Selected passage
-=-=-=-=-

Majority Leader of the Utah Senate
- Incumbent
- Assumed office January 21, 2025
- Preceded by: Evan Vickers

Member of the Utah Senate
- Incumbent
- Assumed office January 1, 2019
- Preceded by: Wayne Niederhauser
- Constituency: 9th district (2019–2023) 19th district (2023–present)

Personal details
- Born: Sandy, Utah, U.S.
- Education: Utah Valley University (AA) Brigham Young University (BA) University of Oklahoma (JD)

= Kirk Cullimore Jr. =

American attorney and politician

Kirk A. Cullimore Jr. is an American attorney and politician serving as a member of the Utah State Senate. Elected in 2018, Cullimore represented the 9th district until 2023. He currently represents the 19th district after being reelected in 2022.

During his tenure in the Utah legislature, he has pushed to allow the legislature to repeal ballot initiatives and ban water fluoridation in Utah public water systems.

== Early life and education ==
Cullimore was born and raised in Sandy, Utah. He earned an associate's degree from Utah Valley University, a Bachelor of Arts from Brigham Young University, and a Juris Doctor from the University of Oklahoma College of Law.

-=-=-=-=-

Tasks for this exercise
A - Answer these questions about the profile of Kirk Cullimore Jr.:
(i) Who preceded Cullimore as Majority Leader of the Utah Senate?
(ii) Which district did he represent from 2019 to 2023?
(iii) Which school awarded him his Juris Doctor?
B - Rewrite the part of the profile of Kirk Cullimore Jr. starting at "During his tenure" and ending at "College of Law.", putting "law degree" in place of "Juris Doctor".
C - Please list every school that the profile of Kirk Cullimore Jr. says granted him a degree.

Saved data entries
-=-=-=-=-

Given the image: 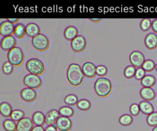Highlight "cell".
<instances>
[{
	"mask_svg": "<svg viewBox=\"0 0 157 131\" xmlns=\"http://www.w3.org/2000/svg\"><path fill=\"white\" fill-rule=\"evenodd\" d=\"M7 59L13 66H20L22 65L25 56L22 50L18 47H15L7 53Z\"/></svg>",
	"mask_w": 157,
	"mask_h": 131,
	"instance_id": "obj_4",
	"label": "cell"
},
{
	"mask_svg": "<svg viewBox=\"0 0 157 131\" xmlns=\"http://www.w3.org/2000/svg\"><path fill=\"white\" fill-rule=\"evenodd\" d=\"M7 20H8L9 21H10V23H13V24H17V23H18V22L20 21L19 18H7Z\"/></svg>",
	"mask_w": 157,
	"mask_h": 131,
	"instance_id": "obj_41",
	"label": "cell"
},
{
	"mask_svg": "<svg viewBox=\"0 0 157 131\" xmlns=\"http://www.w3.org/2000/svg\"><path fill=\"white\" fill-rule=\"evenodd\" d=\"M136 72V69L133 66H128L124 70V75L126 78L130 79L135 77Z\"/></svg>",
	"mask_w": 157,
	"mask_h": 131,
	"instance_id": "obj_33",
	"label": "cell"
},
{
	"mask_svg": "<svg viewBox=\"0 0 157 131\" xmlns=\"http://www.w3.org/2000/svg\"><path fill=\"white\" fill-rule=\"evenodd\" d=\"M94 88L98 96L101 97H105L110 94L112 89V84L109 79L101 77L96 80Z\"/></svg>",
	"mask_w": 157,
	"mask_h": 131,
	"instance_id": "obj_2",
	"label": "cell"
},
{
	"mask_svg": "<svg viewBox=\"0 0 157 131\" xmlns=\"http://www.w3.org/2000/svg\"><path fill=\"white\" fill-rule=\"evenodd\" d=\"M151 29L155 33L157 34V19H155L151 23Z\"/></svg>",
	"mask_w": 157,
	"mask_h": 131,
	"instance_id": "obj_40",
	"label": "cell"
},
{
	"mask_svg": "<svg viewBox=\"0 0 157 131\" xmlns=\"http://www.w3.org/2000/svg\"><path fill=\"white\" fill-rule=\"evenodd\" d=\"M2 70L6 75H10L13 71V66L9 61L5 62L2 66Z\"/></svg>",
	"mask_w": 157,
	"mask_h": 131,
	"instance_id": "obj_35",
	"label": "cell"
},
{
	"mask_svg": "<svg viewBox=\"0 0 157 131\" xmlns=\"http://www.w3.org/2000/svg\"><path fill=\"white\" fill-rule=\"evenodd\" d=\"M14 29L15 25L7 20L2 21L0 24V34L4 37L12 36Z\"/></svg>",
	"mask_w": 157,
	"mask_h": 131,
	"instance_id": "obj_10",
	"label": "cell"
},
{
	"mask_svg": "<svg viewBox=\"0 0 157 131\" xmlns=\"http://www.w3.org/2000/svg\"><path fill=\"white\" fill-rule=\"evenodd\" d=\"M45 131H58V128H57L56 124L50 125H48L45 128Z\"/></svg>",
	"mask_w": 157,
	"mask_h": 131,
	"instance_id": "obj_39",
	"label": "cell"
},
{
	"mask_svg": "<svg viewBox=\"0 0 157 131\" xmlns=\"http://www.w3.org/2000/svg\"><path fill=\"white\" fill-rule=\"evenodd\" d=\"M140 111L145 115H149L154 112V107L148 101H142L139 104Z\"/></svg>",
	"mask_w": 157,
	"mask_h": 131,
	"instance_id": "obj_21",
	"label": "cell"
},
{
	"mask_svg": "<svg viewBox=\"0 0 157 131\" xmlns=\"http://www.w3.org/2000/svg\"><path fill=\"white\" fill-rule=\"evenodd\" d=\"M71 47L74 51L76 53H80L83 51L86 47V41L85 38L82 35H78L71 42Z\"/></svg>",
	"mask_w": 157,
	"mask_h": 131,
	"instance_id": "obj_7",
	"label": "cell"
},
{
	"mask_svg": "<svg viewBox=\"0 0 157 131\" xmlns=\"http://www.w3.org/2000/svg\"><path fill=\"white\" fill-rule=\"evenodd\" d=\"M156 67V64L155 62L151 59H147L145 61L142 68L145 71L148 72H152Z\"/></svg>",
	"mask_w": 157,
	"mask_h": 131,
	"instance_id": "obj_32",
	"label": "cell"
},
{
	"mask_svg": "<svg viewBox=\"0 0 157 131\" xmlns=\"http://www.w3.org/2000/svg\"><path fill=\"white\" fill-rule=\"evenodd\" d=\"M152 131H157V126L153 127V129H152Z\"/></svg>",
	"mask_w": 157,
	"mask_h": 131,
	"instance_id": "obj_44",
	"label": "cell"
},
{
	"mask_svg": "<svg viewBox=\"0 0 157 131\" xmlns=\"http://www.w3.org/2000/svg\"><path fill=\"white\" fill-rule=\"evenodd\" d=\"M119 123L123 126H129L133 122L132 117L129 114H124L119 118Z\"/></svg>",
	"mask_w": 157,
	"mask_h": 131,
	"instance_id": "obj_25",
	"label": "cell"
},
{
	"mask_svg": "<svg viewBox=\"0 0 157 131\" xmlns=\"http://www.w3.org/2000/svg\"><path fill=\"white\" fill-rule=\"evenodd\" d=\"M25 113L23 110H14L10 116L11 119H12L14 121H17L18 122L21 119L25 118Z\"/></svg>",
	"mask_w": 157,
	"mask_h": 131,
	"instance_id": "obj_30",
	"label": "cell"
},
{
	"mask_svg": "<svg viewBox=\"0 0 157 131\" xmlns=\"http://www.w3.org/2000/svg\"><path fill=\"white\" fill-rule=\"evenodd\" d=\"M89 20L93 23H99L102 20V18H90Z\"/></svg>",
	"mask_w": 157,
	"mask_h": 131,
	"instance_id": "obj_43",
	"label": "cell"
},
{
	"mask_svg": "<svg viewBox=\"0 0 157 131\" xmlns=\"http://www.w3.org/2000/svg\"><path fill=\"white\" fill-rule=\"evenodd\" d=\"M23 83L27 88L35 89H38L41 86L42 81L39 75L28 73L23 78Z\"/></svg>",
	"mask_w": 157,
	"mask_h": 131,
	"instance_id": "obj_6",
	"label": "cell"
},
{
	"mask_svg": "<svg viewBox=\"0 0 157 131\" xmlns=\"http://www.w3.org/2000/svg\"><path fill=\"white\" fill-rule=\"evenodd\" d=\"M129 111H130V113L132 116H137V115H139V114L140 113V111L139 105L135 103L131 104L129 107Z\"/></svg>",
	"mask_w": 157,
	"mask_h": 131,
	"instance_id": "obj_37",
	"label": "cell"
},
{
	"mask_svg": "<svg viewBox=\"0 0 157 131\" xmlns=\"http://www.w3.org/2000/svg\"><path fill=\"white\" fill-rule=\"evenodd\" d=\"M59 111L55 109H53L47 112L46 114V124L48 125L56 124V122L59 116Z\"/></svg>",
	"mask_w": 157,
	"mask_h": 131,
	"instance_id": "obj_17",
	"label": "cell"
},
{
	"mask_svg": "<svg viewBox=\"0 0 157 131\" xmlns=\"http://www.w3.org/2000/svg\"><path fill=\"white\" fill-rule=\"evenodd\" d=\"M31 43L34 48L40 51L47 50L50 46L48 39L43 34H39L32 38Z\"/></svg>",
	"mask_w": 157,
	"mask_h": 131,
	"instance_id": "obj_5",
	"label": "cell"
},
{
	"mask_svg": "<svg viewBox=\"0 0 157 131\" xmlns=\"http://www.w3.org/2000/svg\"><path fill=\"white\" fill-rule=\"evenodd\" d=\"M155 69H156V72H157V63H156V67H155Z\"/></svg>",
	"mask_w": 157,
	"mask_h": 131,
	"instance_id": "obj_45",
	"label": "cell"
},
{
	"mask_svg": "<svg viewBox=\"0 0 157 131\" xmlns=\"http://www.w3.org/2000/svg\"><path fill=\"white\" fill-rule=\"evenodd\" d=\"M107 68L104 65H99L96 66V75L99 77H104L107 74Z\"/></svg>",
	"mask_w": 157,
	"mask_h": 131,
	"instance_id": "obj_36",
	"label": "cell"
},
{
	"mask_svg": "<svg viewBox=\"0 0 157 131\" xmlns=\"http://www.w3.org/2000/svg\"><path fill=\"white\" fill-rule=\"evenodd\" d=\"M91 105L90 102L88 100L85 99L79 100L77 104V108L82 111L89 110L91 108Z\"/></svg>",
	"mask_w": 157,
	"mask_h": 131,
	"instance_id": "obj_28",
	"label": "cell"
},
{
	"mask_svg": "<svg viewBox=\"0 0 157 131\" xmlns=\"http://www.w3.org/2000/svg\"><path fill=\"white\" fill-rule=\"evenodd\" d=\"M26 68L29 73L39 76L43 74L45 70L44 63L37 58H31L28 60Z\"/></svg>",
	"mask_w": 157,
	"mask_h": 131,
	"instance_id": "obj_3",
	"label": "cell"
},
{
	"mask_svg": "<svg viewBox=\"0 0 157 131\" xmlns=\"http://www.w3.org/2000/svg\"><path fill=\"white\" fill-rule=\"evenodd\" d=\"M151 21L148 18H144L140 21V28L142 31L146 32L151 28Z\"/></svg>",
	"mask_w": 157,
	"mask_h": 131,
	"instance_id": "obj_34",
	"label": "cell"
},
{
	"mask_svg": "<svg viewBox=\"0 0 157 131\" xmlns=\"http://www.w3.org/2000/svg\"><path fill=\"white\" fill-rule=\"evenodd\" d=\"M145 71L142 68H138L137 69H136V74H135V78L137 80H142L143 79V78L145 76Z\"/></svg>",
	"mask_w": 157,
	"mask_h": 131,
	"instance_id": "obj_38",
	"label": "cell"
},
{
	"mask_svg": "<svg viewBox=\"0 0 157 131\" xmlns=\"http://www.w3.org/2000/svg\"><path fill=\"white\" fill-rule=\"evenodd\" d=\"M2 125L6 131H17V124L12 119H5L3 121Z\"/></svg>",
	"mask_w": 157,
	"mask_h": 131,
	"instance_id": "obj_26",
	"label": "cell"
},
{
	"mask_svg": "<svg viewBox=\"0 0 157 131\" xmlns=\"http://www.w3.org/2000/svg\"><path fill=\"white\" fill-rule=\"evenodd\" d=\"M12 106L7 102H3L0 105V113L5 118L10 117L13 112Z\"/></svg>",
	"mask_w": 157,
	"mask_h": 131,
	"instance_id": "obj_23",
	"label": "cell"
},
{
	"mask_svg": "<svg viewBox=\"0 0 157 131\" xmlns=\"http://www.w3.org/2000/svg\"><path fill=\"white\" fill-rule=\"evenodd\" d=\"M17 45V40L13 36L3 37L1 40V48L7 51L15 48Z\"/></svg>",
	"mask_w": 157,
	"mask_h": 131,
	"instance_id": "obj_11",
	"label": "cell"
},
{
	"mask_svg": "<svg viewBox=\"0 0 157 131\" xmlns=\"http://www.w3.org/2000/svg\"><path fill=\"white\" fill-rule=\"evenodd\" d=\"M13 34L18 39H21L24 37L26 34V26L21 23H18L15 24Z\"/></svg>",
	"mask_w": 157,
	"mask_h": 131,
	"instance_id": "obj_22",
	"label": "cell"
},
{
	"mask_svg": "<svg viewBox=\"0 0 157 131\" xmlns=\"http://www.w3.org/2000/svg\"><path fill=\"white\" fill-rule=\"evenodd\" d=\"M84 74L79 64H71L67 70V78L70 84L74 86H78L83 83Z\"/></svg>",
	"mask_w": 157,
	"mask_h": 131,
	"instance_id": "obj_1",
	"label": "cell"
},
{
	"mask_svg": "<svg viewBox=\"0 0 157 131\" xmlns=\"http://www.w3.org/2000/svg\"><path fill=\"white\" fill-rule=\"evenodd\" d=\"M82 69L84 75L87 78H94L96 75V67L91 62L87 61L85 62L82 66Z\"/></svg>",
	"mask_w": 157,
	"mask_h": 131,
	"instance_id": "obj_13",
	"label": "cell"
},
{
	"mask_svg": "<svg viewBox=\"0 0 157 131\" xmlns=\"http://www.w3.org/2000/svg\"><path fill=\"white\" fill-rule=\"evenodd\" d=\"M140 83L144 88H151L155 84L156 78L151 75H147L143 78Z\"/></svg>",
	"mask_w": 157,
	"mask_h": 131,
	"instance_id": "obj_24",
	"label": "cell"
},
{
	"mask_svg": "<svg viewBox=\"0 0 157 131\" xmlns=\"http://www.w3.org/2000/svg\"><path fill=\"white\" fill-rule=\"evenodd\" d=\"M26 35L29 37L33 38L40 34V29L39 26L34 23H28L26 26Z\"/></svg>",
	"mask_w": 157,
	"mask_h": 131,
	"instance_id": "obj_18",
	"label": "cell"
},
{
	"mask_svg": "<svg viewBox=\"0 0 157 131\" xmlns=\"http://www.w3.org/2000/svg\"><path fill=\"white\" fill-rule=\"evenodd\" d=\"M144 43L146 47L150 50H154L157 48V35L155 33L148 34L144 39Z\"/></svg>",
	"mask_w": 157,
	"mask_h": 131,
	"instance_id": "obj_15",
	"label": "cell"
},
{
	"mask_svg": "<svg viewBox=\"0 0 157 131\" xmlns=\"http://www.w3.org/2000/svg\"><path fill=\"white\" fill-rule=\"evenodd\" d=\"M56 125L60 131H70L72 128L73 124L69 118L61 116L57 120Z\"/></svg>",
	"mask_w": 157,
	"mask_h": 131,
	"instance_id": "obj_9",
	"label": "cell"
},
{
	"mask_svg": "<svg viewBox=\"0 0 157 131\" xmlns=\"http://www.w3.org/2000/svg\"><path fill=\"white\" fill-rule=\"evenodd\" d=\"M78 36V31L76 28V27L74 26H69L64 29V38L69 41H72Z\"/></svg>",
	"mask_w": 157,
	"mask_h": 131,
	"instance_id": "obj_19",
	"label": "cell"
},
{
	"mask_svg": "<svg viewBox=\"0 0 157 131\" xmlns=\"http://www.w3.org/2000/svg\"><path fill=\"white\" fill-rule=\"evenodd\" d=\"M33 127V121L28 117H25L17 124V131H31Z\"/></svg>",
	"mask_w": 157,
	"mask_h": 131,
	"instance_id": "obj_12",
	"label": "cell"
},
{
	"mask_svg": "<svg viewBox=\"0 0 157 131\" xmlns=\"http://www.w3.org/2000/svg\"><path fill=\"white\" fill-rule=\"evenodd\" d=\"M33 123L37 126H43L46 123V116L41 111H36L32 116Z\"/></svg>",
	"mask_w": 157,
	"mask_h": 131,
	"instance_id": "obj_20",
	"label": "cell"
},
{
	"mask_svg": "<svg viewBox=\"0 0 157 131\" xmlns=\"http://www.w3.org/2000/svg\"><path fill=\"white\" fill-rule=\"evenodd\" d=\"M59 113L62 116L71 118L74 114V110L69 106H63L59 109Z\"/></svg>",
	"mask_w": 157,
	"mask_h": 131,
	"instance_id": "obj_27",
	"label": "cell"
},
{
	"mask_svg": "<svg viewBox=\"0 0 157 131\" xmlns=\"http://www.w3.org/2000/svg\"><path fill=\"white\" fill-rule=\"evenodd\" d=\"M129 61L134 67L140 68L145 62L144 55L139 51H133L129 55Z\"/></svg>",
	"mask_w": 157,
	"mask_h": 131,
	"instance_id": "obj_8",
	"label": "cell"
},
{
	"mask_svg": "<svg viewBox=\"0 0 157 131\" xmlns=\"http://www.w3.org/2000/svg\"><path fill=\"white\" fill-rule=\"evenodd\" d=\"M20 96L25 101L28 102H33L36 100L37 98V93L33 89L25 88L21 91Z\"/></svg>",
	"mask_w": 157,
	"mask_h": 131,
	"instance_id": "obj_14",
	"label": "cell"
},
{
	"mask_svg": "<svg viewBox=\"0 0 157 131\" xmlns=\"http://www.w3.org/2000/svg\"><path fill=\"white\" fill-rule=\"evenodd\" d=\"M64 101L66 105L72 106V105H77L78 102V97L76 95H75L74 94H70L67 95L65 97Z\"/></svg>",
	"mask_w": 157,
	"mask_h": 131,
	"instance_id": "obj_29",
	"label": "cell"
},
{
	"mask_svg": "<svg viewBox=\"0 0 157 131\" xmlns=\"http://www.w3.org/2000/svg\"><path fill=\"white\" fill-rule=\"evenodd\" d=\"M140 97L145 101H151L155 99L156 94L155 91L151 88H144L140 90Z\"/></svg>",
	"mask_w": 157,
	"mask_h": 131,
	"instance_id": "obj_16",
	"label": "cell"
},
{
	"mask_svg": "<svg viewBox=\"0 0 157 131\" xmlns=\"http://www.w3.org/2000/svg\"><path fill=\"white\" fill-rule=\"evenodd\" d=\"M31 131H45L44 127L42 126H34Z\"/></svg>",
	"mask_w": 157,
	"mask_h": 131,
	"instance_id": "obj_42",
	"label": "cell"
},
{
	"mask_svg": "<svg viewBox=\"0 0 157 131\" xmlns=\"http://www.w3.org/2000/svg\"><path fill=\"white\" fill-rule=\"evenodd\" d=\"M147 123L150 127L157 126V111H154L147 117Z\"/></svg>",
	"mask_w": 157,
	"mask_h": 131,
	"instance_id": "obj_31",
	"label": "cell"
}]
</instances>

-=-=-=-=-

Solutions for each task
A -
(i) Evan Vickers
(ii) The 9th district
(iii) The University of Oklahoma College of Law

B -
During his tenure in the Utah legislature, he has pushed to allow the legislature to repeal ballot initiatives and ban water fluoridation in Utah public water systems.

== Early life and education ==
Cullimore was born and raised in Sandy, Utah. He earned an associate's degree from Utah Valley University, a Bachelor of Arts from Brigham Young University, and a law degree from the University of Oklahoma College of Law.

C -
Utah Valley University
Brigham Young University
University of Oklahoma College of Law